• **EXCERPT PROVIDED**
------------------------------------------------------------
# Decoy Setup



## jnessy07 (Sep 15, 2014)

I am rather new to duck hunting and have just bought some new decoys. I didn't know that setting them up was an artform.

Could I get some advice on how to effectively setup decoys within a river?


----------



## Longgun (Sep 7, 2007)

Identify feeding areas and loafing areas, then match what you see.


----------



## fish-n-fool (May 26, 2009)

jnessy07 said:


> I am rather new to duck hunting and have just bought some new decoys. I didn't know that setting them up was an artform.
> 
> Could I get some advice on how to effectively setup decoys within a river?


When I am hunting rivers I set up a v pattern with 6 or so decoys in the middle above where I am shooting from, then I have 6-12 decoys down each side out of the current. you want the birds to come in and try to land behind the ones in the middle up stream from you. that has worked best for me,but watch the birds and see where they want to to land and move if you have to so you can get the best shots at them, put more in the middle if you have to, put less if you have to,just watch and learn on each trip out. Be careful in rivers for holes washed out by the current.

If your not in an area where they want to be you can get some decent pass shooting, as they tend to fly right up the center of the decoys checking them out. If you don't know how to call I would advise you learn some calls first with some feed calls and single quacks. that should get them close enough for some shots.

Here is a site with some good audio files to help you.

http://www.ducks.org/hunting/duck-c...ry-duck-hunter-must-master?poe=duckcallingRHS

good luck.
------------------------------------------------------------
• **RECORDED INFORMATION**
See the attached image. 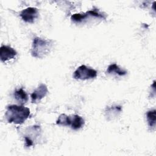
------------------------------------------------------------
• **WHAT THE EXERCISE ASKS**
Please retype the duck decoy thread word for word, between "## jnessy07 (Sep" and "(Sep 7, 2007)", inclusive. The material isn't needed for this.

• **FINAL ANSWER**
## jnessy07 (Sep 15, 2014)

I am rather new to duck hunting and have just bought some new decoys. I didn't know that setting them up was an artform.

Could I get some advice on how to effectively setup decoys within a river?


----------



## Longgun (Sep 7, 2007)